Academic integrity is ultimately about making sure you are conducting yourself honestly in every assessment you compete at university. Its about showing accuracy, honestly and acknowledging the work of others presented within your own assessment.

The European Network for Academic Integrity define academic integrity as “the compliance with ethical and professional principles, standards, practices and consistency system of values, that services as guidance for making decisions and taking actions in education, research and scholarship”.

You can demonstrate academic integrity through the creation of your own original work that illustrates your own critical thinking alongside making sure you reference any ideas which aren’t new that you include in your assessment. Academic integrity also includes not doing anything dishonest in exams or non-written assessments.

Demonstrating academic integrity ensures that you are being recognised and awarded the grades and ultimately the degree that reflects your own knowledge and understanding, maintaining the academic standards of the University. All students at Coventry University Group are expected to maintain high levels of academic integrity throughout their course and a big part of this is the avoidance of academic misconduct.

Academic Misconduct

A breach of academic integrity is described as academic misconduct which essentially means a student trying to gain an unfair advantage in an assessment (coursework or exam – including online exams) through dishonest means that go against the principles of academic integrity.

Breaches of academic integrity can include actions such as: 

  • Copying from other candidates 
  • Collusion (working together to complete an assignment when it should be done individually)  
  • Impersonation (where someone pretends to be a student to take an examination) 
  • Plagiarism (presenting the work of other people as if it was your original work) 
  • Falsification of data in projects or research for assessed work 
  • Self-plagiarism (where you use your own previously submitted work for a different assignment submission) 
  • Contract Cheating (this is where a student pays for someone to complete their assignment, often using companies known as essay mills to do so) 

The consequences of academic misconduct

 To commit academic misconduct means you are not demonstrating academic integrity within your work and without checks in place could mean students are awarded a degree they haven’t earnt fairly.
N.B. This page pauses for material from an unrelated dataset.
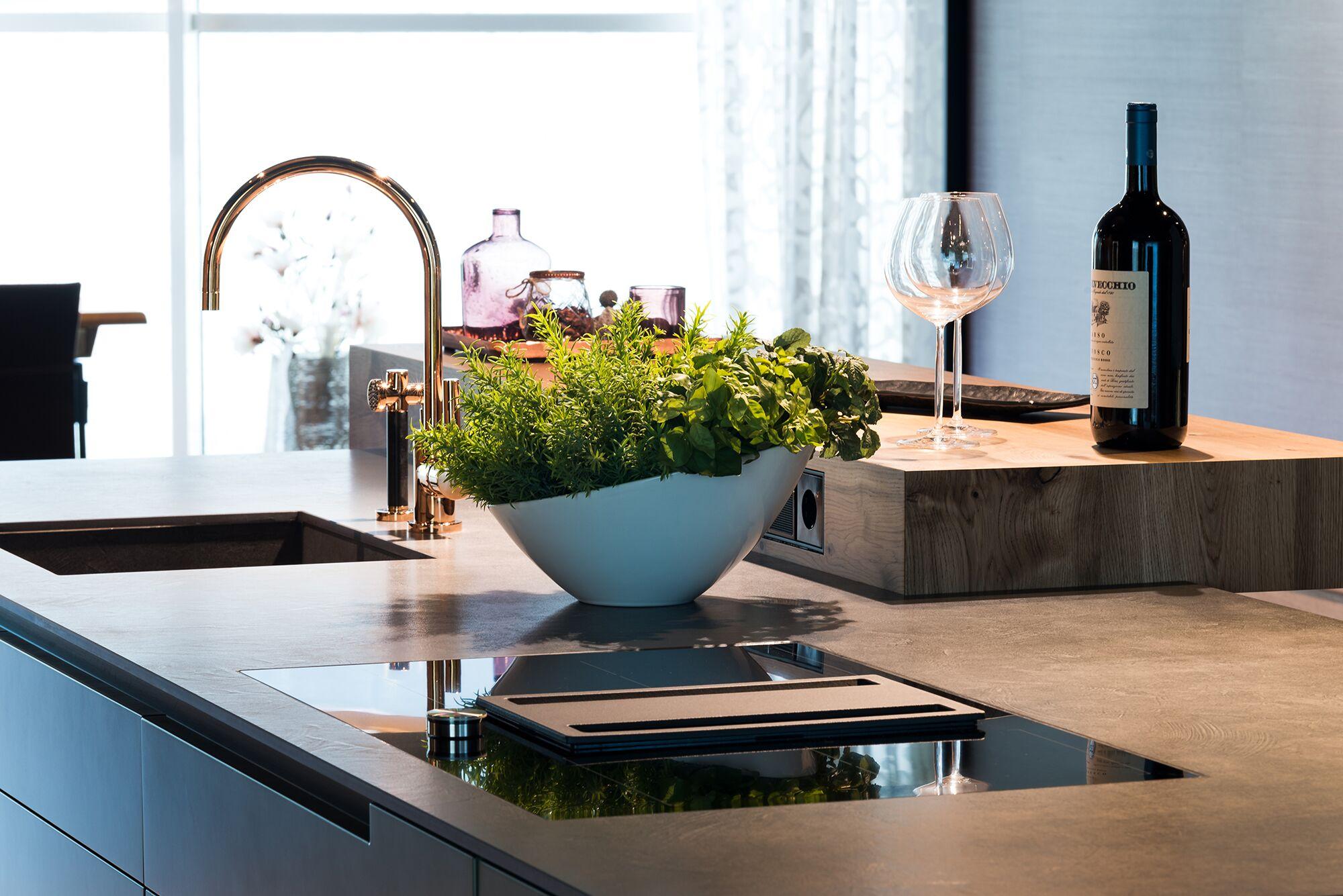 Bonito Cocinas Asombrosas Uk Imagen - Ideas Del Gabinete de Cocina ...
This threatens the reputation of the UK education system and lowers the value of all qualifications. It can mean that graduates start work without the expected skills, with potential risks to the public and the graduate.  

Whilst it’s easy to assume that the main consequences of academic misconduct can relate to your grades and overall degree, there can be more consequences that impact your life outside of university.

Academic consequences can include:

  • Having to resit an assessment or exam
  • Marks being capped at 40% affecting your overall degree classification
  • Whole modules being given a mark of zero
  • Temporary withdrawal from the university
  • Permanent exclusion from the university

Other consequences can include:

  • Blackmail from essay writing services (essay mills) threatening to reveal that you used their service to the university if you don’t pay them large sums of money – this has happened to students at Coventry University
  • Essay writing services/companies may also sell your data
  • Not getting a reference from your academic team

Essay writing companies and services are known to target students and to try and pressurise them into using the service. If you are contacted by a service, company or person offering to complete your assessments for you, avoid engaging in conversation and report the contact (with screenshots of any messages) to

Support for Academic Writing

The best way to maintain academic integrity and to avoid allegations and instances of academic misconduct, is to develop good academic practice which is expected of all students at Coventry University Group. The University offer lots of support to help students develop their own academic writing skills so you feel confident enough to complete your academic work in line with the principles of academic integrity.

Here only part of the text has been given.